> [What you have to do]: According to the article on silent bacterial gene clusters, how many different molecules of interest is each Streptomyces strain now predicted to be able to produce?

> [Text excerpt]:
────────────────────────────────────────

Bioscientists discover how to activate ‘silent’ gene clusters in bacteria, which could be a goldmine for new antibiotic candidates. Silents could be gold in the search for antibiotics to slow the ongoing resistance crisis in disease treatment.
Rice University bioscientists created new on/off switches to control “silent” genes in a bacterial strain. Their strategy has the potential to accelerate the ongoing search for new antibiotics. The researchers modified CRISPR tools to control the expression of genes in Streptomyces bacteria that are normally expressed only when necessary in nature. Until now, access to those genes has been difficult for synthetic biologists.
“As labs started to sequence the genomes of these organisms that were known to produce one or a few antibiotics, we realized that the pathways responsible for the production of antibiotic and other molecules of interest are much more abundant than previously thought,” said James Chappell, an assistant professor of biosciences whose lab studies bacteria and ways to engineer them.
“Each Streptomyces strain is now predicted to be able to produce up to 40 different molecules of interest, including antibiotics, on average,” he said.

────────────────────────────────────────

Items excerpted from a collection

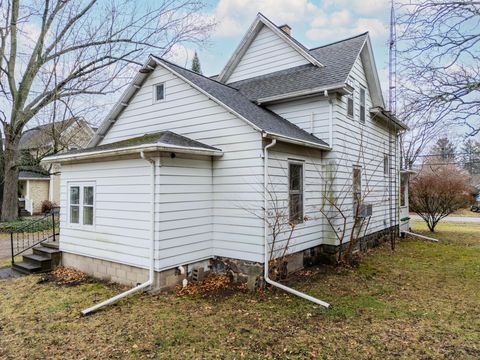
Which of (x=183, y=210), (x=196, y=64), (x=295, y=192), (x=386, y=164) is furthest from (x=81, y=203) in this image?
(x=196, y=64)

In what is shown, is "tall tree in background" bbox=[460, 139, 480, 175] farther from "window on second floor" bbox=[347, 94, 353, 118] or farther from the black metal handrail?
the black metal handrail

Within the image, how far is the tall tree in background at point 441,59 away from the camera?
18.0ft

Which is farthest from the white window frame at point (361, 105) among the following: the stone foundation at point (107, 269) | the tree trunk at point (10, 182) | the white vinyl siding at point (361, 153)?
the tree trunk at point (10, 182)

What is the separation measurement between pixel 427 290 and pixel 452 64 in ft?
14.9

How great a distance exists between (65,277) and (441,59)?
9.53 metres

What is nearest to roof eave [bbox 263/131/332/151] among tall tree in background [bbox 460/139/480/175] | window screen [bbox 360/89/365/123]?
window screen [bbox 360/89/365/123]

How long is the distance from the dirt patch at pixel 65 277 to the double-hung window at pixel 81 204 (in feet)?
4.11

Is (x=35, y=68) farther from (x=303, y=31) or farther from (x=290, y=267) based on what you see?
(x=290, y=267)

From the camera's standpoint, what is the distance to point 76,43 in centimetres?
1474

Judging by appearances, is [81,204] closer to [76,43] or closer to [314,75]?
[314,75]

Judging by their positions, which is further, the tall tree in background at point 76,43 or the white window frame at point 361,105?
the tall tree in background at point 76,43

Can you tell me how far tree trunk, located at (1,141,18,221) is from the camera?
16203mm

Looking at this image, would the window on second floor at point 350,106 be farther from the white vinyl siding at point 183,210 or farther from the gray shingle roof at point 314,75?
the white vinyl siding at point 183,210

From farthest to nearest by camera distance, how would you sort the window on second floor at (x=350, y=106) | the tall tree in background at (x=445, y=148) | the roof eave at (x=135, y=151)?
the tall tree in background at (x=445, y=148), the window on second floor at (x=350, y=106), the roof eave at (x=135, y=151)
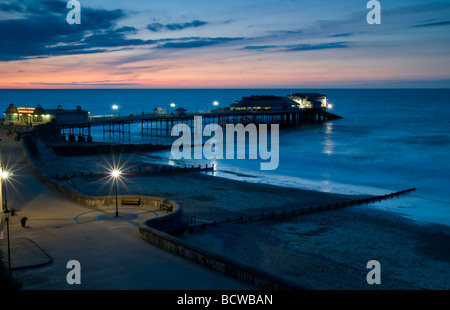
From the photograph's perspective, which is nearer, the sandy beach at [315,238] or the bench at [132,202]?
the sandy beach at [315,238]

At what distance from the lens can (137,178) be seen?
124ft

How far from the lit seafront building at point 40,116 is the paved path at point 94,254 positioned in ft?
149

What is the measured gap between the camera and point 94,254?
1435cm

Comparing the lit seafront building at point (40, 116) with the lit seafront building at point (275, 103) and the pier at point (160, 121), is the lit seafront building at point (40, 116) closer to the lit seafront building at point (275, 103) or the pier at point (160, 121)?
the pier at point (160, 121)

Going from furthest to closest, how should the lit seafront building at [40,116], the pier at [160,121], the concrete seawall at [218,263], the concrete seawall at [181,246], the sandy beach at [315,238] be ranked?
1. the pier at [160,121]
2. the lit seafront building at [40,116]
3. the sandy beach at [315,238]
4. the concrete seawall at [181,246]
5. the concrete seawall at [218,263]

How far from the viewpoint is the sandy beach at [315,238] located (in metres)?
17.8

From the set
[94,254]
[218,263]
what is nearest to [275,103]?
[94,254]

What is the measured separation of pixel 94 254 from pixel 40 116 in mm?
54782

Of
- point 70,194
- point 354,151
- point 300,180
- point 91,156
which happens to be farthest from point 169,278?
point 354,151

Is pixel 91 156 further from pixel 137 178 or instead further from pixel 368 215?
pixel 368 215

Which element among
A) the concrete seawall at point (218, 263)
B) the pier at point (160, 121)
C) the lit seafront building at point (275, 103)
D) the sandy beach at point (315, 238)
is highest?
the lit seafront building at point (275, 103)

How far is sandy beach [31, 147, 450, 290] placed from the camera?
17.8 metres

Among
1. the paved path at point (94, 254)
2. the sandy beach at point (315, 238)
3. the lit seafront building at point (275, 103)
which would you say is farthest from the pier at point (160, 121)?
the paved path at point (94, 254)
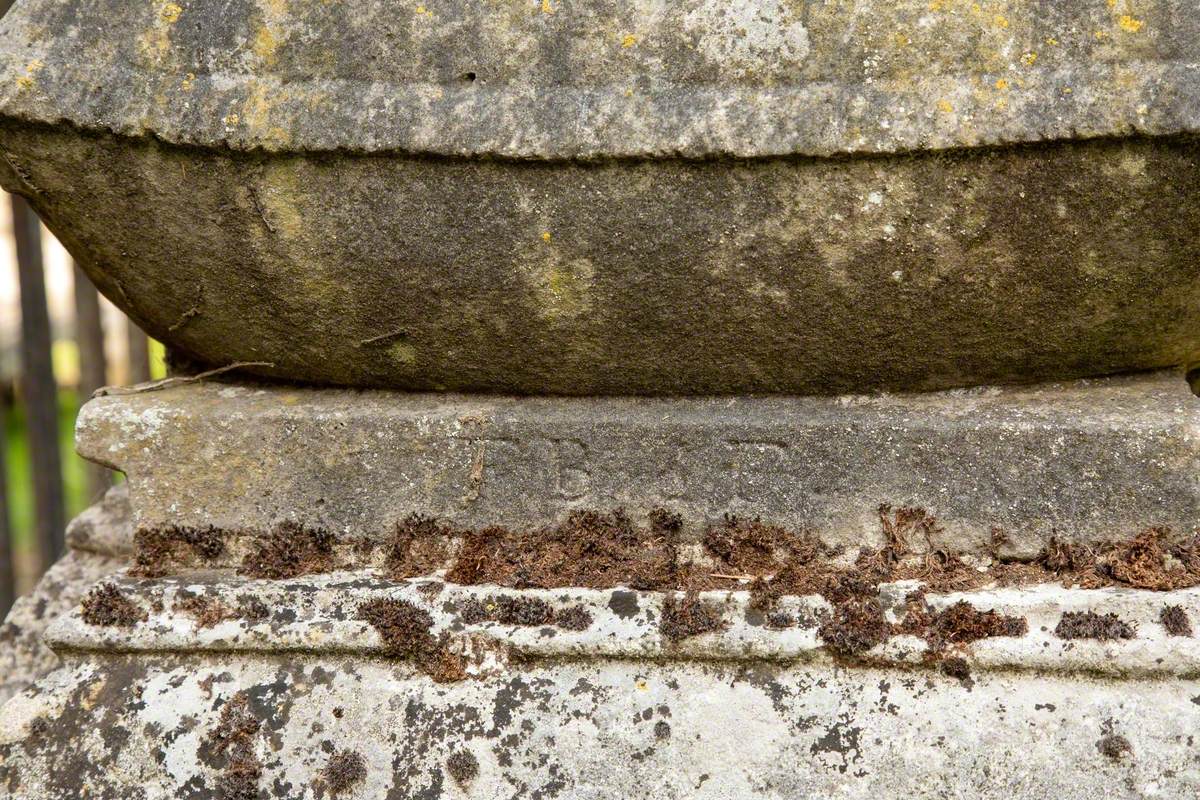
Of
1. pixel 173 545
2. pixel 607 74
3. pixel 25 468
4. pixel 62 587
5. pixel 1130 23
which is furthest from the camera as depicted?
→ pixel 25 468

────────────────────────────────────────

> [Answer to this exercise]: Up to 40 on average, including antibiotics.